** begin Material provided **

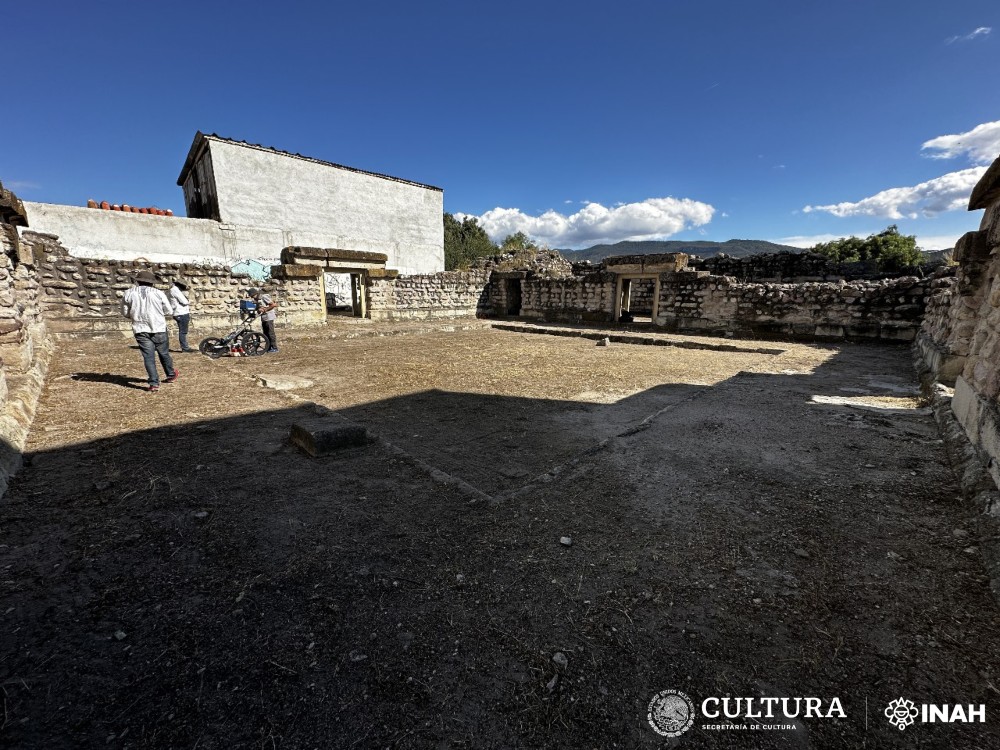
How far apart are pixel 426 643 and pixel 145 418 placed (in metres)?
4.43

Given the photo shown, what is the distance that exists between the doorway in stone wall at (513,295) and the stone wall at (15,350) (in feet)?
47.3

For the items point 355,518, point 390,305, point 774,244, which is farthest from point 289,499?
point 774,244

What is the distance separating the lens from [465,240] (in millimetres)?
44250

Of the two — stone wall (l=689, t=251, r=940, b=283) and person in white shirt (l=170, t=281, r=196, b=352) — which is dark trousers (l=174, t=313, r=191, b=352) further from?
stone wall (l=689, t=251, r=940, b=283)

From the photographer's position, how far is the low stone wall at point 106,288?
920 cm

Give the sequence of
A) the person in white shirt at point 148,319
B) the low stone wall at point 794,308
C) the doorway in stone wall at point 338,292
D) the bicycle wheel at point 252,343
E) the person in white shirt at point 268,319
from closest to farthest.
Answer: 1. the person in white shirt at point 148,319
2. the bicycle wheel at point 252,343
3. the person in white shirt at point 268,319
4. the low stone wall at point 794,308
5. the doorway in stone wall at point 338,292

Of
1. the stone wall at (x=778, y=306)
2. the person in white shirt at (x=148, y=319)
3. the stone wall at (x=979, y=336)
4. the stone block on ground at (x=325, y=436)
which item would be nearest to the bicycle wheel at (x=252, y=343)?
the person in white shirt at (x=148, y=319)

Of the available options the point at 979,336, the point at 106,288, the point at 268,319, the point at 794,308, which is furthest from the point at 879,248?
the point at 106,288

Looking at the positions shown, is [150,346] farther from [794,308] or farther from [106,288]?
[794,308]

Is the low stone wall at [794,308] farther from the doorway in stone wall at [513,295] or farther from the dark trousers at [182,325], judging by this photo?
the dark trousers at [182,325]

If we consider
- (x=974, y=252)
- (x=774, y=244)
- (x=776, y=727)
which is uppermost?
(x=774, y=244)

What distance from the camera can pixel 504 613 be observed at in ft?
6.06

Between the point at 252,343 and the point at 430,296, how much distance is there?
902cm

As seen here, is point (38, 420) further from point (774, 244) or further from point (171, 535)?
point (774, 244)
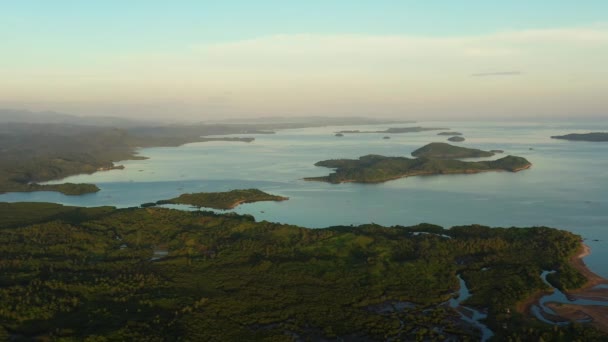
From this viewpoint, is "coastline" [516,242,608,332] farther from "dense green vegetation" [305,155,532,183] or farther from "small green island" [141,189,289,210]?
"dense green vegetation" [305,155,532,183]

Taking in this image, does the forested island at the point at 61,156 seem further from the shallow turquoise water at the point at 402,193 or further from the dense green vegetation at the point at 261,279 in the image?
the dense green vegetation at the point at 261,279

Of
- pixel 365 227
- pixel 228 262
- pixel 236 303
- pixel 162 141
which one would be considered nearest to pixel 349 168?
pixel 365 227

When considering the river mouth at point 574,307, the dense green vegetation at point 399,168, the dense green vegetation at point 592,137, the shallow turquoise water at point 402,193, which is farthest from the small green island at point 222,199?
the dense green vegetation at point 592,137

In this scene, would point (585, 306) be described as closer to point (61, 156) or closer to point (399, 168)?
point (399, 168)

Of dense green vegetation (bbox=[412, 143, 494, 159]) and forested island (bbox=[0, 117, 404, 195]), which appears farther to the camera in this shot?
dense green vegetation (bbox=[412, 143, 494, 159])

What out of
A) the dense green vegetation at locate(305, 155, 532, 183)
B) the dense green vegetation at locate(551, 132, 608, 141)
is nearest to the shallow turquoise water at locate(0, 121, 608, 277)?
the dense green vegetation at locate(305, 155, 532, 183)

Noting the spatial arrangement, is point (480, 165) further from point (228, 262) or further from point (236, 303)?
point (236, 303)
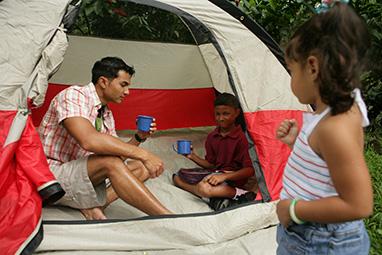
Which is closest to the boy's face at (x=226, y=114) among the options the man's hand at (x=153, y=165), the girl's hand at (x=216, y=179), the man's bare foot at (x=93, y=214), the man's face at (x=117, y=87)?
the girl's hand at (x=216, y=179)

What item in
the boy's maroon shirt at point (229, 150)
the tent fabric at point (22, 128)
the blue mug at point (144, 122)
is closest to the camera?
the tent fabric at point (22, 128)

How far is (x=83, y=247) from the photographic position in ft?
6.70

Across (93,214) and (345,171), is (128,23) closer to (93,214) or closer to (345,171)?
(93,214)

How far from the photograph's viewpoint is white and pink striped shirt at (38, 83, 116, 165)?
2193mm

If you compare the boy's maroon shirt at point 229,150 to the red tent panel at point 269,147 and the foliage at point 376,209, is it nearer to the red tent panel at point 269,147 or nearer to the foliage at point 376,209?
the red tent panel at point 269,147

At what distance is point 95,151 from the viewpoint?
2096 millimetres

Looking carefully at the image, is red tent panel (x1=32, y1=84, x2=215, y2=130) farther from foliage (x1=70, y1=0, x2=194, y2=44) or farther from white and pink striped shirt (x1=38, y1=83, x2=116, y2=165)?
white and pink striped shirt (x1=38, y1=83, x2=116, y2=165)

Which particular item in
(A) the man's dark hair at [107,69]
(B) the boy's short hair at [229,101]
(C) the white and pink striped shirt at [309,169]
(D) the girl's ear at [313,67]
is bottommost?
(B) the boy's short hair at [229,101]

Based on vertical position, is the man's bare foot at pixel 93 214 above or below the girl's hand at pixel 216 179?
below

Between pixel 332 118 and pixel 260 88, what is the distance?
4.98 ft

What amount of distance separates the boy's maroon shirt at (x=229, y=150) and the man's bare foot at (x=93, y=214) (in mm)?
801

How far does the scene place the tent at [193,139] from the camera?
209 cm

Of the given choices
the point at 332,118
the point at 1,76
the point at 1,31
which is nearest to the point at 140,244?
the point at 1,76

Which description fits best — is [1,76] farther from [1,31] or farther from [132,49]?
[132,49]
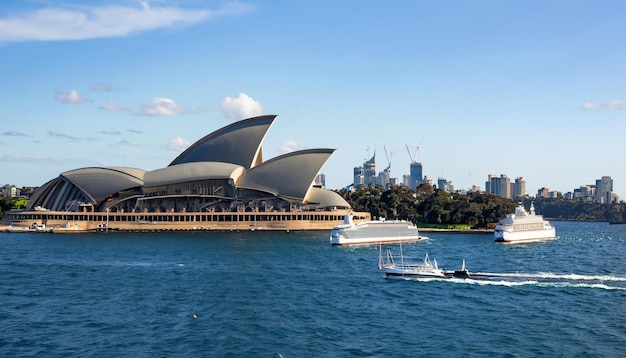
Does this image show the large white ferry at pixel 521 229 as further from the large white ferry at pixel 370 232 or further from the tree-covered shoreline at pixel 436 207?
the tree-covered shoreline at pixel 436 207

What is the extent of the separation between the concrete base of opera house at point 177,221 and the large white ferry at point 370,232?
27.5 m

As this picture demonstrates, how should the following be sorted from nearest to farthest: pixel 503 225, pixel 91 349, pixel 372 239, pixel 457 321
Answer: pixel 91 349, pixel 457 321, pixel 372 239, pixel 503 225

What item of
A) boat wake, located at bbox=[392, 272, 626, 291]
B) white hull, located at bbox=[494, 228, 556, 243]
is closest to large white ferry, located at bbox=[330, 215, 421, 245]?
white hull, located at bbox=[494, 228, 556, 243]

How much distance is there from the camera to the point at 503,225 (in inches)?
3401

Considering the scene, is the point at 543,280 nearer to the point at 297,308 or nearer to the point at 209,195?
the point at 297,308

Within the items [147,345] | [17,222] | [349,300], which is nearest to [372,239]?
[349,300]

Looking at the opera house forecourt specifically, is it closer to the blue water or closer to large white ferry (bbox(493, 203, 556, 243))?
large white ferry (bbox(493, 203, 556, 243))

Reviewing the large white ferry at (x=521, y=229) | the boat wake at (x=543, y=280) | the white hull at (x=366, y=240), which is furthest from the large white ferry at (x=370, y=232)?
the boat wake at (x=543, y=280)

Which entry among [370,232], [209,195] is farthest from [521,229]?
[209,195]

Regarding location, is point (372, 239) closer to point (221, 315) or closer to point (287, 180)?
point (287, 180)

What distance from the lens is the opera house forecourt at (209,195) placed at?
109312 millimetres

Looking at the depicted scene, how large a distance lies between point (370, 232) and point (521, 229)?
2436 centimetres

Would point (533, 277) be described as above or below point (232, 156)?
below

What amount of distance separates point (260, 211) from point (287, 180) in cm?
764
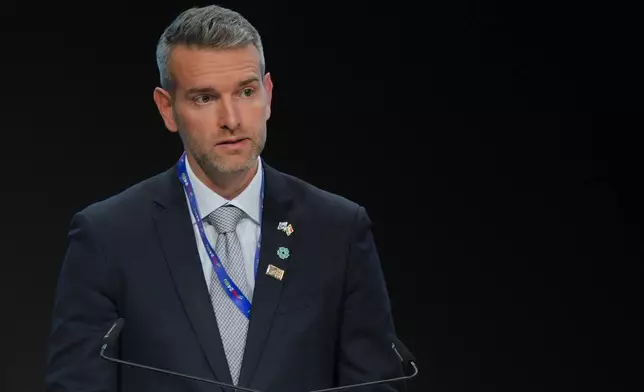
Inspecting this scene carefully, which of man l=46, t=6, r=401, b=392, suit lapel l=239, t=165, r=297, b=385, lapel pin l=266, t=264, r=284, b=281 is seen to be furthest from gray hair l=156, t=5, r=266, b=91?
lapel pin l=266, t=264, r=284, b=281

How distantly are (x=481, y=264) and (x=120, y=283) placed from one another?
1.59 m

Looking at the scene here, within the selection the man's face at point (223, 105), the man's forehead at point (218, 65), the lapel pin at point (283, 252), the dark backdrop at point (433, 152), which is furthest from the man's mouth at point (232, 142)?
the dark backdrop at point (433, 152)

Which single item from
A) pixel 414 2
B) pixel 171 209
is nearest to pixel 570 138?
pixel 414 2

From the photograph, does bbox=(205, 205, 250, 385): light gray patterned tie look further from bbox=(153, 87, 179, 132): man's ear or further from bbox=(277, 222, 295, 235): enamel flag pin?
bbox=(153, 87, 179, 132): man's ear

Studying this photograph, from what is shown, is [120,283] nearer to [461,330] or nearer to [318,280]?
[318,280]

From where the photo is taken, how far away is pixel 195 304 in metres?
2.25

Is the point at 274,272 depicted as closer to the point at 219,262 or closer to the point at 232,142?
the point at 219,262

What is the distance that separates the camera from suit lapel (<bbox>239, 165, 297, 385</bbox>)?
2.23m

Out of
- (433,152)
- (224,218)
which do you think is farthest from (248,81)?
(433,152)

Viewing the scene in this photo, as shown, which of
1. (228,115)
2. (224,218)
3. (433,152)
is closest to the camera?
(228,115)

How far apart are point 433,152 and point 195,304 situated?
147 cm

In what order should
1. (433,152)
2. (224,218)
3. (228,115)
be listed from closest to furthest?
(228,115) → (224,218) → (433,152)

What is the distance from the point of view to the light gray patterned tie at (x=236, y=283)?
7.39 feet

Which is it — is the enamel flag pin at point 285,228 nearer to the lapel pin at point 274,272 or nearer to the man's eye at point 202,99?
the lapel pin at point 274,272
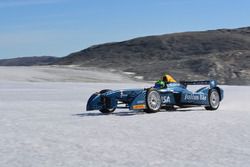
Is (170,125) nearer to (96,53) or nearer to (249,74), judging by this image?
(249,74)

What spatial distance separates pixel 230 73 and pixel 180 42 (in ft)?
174

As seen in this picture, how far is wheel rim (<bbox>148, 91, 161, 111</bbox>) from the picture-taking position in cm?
1740

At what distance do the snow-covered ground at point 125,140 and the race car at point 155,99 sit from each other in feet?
3.50

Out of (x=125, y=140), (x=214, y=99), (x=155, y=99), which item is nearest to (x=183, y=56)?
(x=214, y=99)

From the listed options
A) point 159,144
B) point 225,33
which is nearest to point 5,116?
point 159,144

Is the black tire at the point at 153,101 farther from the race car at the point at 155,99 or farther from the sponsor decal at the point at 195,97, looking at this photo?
the sponsor decal at the point at 195,97

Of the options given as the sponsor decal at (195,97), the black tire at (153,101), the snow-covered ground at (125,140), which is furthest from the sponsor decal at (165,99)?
the snow-covered ground at (125,140)

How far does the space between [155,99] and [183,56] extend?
81.8m

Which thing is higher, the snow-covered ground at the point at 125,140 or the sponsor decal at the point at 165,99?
the sponsor decal at the point at 165,99

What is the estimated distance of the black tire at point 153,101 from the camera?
56.8 feet

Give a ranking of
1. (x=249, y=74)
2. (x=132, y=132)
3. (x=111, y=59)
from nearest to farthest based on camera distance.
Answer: (x=132, y=132) → (x=249, y=74) → (x=111, y=59)

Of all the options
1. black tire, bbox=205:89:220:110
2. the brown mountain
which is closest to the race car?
black tire, bbox=205:89:220:110

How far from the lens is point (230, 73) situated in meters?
61.9

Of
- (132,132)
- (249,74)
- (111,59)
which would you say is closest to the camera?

** end Material provided **

■ **Exercise requirements**:
Repeat only the stretch of lines starting at the one containing "How far does the space" and running to the final line of the entries above.

■ **Exercise output**:
How far does the space between [155,99] and [183,56] extend?
81.8m

Which thing is higher, the snow-covered ground at the point at 125,140 or the sponsor decal at the point at 165,99?
the sponsor decal at the point at 165,99

What is the estimated distance of the black tire at point 153,101 from the camera?
56.8 feet

Give a ranking of
1. (x=249, y=74)
2. (x=132, y=132)
3. (x=111, y=59)
from nearest to farthest based on camera distance.
Answer: (x=132, y=132) → (x=249, y=74) → (x=111, y=59)

Of all the options
1. black tire, bbox=205:89:220:110
2. the brown mountain
which is closest to the race car?
black tire, bbox=205:89:220:110

How far from the lens is point (230, 73) situated in meters?
61.9

Of
- (132,132)
- (249,74)
- (111,59)
which would you say is closest to the camera?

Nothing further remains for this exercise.